Torque for the three training paradigms, separated in dorsiflexion and plantarflexion. Average is represented with a solid black line, and standard deviation is represented by the grey shadow in the figure.

Figure 6 shows the root mean squared error for the three training paradigms. Lower errors are obtained after the training.

In Fig. 7 we can see the mean interaction torque for the three training paradigms, separated in dorsi and plantarflex trials. For (1) the fixed torque training paradigm, all trials reach the 16 N\(\cdot \)m target; (2) in the progressive paradigm we can observe this progressively increase in the torque; and (3) in the modulated torque training paradigm, the torque increases up to a plateau, not reaching the established fixed torque in any case. We had to remove from the analysis the first training trial due to a technical problem (fixed torque of 16 N\(\cdot \)m was incorrectly applied in this first trial for all the training paradigms).

We observed that all training paradigms led to an improvement in the score comparing pre and post-training performances, so we concluded that this platform induces learning on healthy subjects. Consistently, the error of the subject when positioning the bird on the visual cue (e.g. maintaining the foot at 0\(^\circ \)), before and after training, decreased.

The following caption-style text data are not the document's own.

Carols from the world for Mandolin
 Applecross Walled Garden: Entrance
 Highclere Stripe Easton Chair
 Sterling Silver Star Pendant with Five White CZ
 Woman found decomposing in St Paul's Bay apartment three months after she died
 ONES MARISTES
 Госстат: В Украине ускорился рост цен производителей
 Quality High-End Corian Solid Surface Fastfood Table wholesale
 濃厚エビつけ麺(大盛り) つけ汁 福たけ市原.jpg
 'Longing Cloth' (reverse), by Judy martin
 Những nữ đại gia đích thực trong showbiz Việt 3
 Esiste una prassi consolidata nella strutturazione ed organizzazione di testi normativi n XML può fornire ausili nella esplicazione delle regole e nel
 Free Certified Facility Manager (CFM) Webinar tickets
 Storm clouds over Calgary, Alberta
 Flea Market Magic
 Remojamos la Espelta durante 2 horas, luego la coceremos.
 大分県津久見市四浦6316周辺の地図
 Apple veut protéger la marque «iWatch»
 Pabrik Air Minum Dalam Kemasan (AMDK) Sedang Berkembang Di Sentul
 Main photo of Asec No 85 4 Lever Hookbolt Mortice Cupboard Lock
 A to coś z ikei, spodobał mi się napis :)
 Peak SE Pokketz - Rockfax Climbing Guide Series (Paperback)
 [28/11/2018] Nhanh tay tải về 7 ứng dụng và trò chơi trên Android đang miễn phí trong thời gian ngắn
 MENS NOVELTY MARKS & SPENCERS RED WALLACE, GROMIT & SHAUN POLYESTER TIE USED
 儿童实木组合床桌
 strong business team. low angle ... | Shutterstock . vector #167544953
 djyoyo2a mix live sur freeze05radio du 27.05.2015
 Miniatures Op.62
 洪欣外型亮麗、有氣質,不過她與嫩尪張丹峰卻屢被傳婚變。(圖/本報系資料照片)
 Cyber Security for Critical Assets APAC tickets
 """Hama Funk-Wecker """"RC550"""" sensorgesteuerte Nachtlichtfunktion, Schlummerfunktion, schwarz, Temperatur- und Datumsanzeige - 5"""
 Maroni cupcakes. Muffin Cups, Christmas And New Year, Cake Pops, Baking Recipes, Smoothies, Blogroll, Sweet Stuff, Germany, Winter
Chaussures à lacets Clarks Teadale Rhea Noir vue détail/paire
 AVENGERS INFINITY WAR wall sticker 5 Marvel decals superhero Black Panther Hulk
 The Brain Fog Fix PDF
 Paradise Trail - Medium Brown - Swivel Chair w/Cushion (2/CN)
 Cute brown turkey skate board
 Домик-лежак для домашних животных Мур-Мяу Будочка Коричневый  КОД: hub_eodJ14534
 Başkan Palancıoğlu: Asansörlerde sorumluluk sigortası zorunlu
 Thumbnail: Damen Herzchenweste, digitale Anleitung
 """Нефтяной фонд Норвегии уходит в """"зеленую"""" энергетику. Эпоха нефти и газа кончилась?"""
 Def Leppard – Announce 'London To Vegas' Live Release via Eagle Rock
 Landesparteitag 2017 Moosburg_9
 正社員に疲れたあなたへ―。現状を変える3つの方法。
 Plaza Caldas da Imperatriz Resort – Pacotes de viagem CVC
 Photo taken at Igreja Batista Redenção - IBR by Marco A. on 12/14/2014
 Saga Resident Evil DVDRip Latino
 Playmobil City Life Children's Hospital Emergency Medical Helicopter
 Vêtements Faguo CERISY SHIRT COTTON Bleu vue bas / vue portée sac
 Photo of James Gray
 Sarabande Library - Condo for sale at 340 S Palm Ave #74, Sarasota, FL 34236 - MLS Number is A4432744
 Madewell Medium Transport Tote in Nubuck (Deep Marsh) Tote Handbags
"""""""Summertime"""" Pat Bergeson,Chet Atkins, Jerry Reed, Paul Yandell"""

All the users for the cases of fixed torque and progressive torque paradigms obviously reached the prescribed torque, but this was not the case for the modulated torque paradigm, where none of the users was able to reach this 16 N\(\cdot \)m torque during the training, so we concluded that this torque exceeds our approach of using submaximal force production. Thus, we will study possible methodologies to calculate this customized submaximal torque for each subject.

All the subjects reported that they liked the game, and most of them said that it was too easy. This is also observable looking into the scores. We will test more difficult trajectories to be maintained, as well as different torque profiles, in order to increase the difficulty of the game.

To sum up, we conclude that this tool is useful to induce learning in healthy subjects, and thus will keep improving the training paradigms, for the translation into a rehabilitative tool.